About This Model
Parker 21 was first designed as a school pen, a less expensive version of the top selling 51, and it first appeared in 1948. Made of polystyrene plastic, for three years the Mark I, sold pretty well, but had issues with premature ink drying. So, starting in 1952, the Mark IIs appeared, and these became a big seller and model companion to the 51. The Mark IIs had many improvements over the Mark I, gold-filled trim, and a good variety of colors and octanium-tipped nibs. Although the Parker 45 was introduced in 1960, it did not supplant the 21s for five more years. Like 51s, the 21s proved to be very durable, and are easily found today.
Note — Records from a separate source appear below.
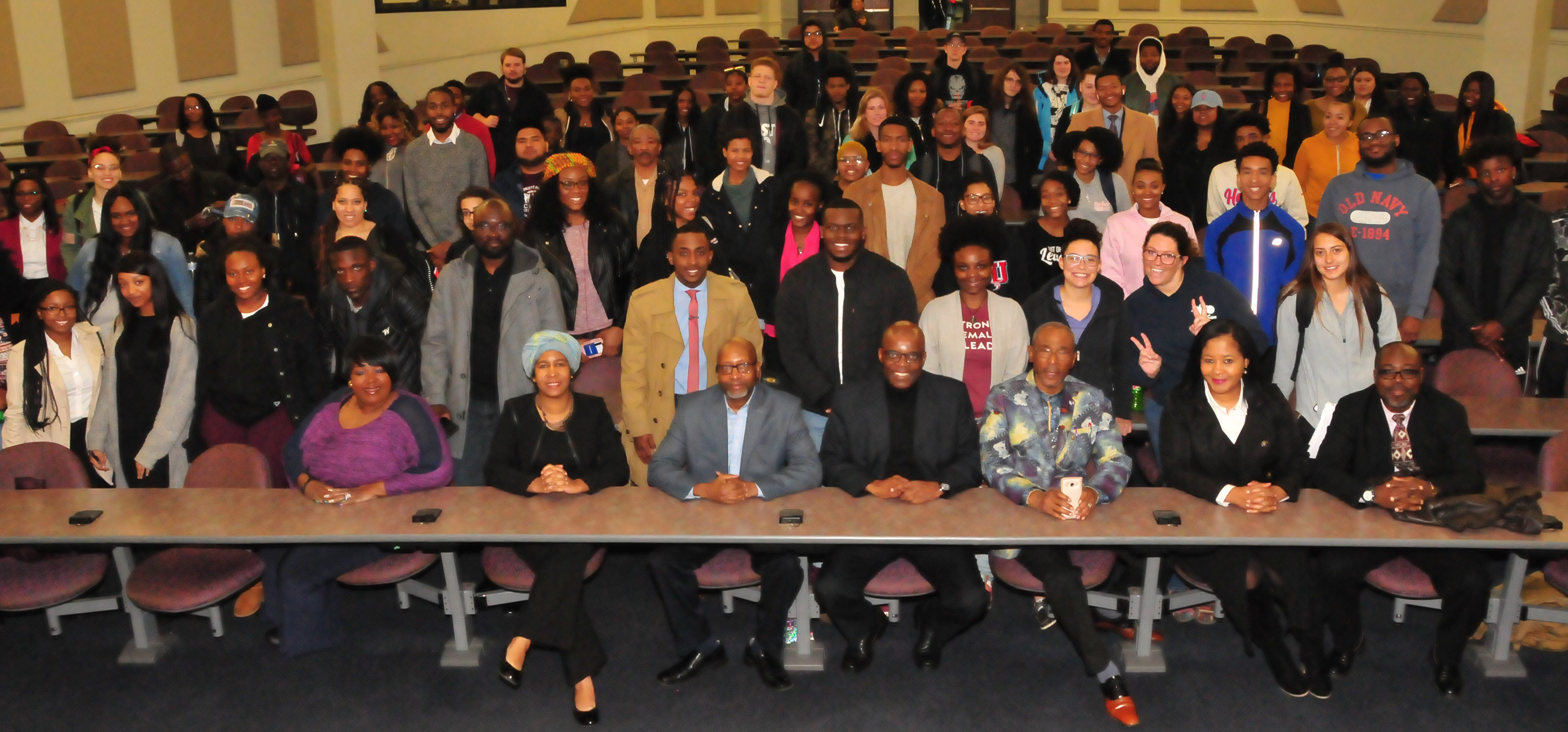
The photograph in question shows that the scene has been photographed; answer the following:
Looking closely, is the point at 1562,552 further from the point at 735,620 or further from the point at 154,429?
A: the point at 154,429

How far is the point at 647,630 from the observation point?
4559mm

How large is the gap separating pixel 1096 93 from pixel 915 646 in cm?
411

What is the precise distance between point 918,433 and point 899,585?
0.53m

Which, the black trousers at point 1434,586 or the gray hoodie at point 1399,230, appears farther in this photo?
the gray hoodie at point 1399,230

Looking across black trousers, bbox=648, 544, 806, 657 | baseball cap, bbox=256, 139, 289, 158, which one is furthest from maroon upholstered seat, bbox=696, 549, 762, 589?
baseball cap, bbox=256, 139, 289, 158

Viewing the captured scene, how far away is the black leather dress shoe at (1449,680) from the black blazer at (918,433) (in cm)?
164

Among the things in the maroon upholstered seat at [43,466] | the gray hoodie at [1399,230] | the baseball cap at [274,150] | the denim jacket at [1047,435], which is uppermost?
the baseball cap at [274,150]

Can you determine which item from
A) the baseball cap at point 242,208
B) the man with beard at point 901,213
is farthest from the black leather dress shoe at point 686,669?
the baseball cap at point 242,208

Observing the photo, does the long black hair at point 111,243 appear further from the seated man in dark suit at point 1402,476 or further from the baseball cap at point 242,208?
the seated man in dark suit at point 1402,476

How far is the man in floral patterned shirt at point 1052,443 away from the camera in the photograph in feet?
13.2

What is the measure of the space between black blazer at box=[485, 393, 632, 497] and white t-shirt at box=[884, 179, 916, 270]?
1976 millimetres

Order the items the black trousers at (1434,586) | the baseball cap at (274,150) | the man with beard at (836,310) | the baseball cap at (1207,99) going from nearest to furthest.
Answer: the black trousers at (1434,586)
the man with beard at (836,310)
the baseball cap at (274,150)
the baseball cap at (1207,99)

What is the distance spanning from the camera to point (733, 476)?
13.6 feet

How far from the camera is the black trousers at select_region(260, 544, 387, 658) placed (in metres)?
4.19
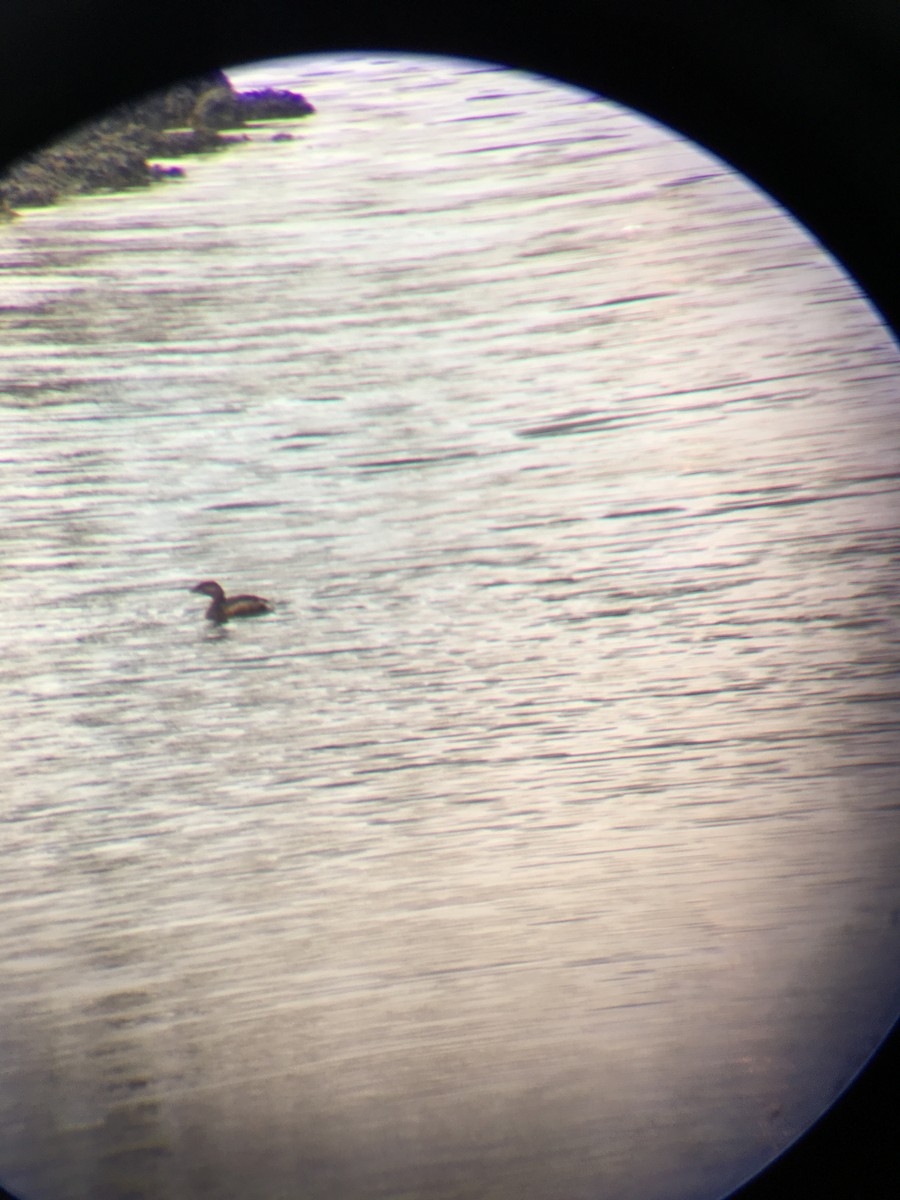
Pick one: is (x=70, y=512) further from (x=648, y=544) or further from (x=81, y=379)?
(x=648, y=544)

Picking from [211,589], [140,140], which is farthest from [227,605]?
[140,140]

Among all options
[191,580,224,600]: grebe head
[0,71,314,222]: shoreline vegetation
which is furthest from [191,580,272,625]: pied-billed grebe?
[0,71,314,222]: shoreline vegetation

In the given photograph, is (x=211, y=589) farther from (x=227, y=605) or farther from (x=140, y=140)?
(x=140, y=140)

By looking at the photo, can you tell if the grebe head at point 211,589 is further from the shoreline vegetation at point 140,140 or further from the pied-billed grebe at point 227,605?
the shoreline vegetation at point 140,140

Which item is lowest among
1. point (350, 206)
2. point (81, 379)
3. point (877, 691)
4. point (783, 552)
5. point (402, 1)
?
point (877, 691)

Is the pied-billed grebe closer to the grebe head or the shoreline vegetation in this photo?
the grebe head

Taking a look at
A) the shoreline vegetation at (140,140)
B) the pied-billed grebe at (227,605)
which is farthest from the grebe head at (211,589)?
the shoreline vegetation at (140,140)

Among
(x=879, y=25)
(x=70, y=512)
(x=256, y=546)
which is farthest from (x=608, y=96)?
(x=70, y=512)
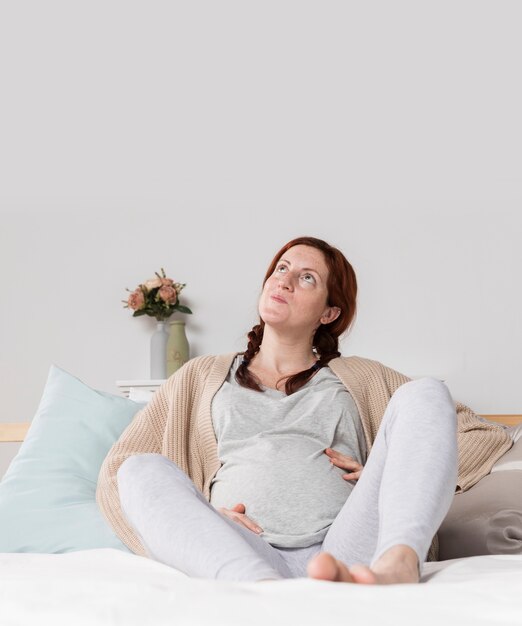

The Parker 41 was introduced in 1956, and only survived for two years. It was essentially a brighter-colored 21, and many of their parts are interchangeable. One doesn’t see many 41s these days, and probably didn’t in the late 1950’s, either. Models were changing fast then, and the Super 21 followed the 41 in 1958, and both were superceded by the highly successful 45 in 1960.
About This Pen
This Parker 41 has never seen use. It isn’t mint, not least because it was tested and filled with water for this listing. That said, this is essentially a new pen; completely unmarked inside and out. The barrel and hood are red plastic, the cap is Parker’s Lustraloy brushed steel. The aerometric filler is untouched by ink and fills well. The nib is Parker’s Octanium, used in later 51s, 21s, and 41s. It is a fast fine writer, will be perfect for frequent use. This is a substantial, durable pen that will write well for many years.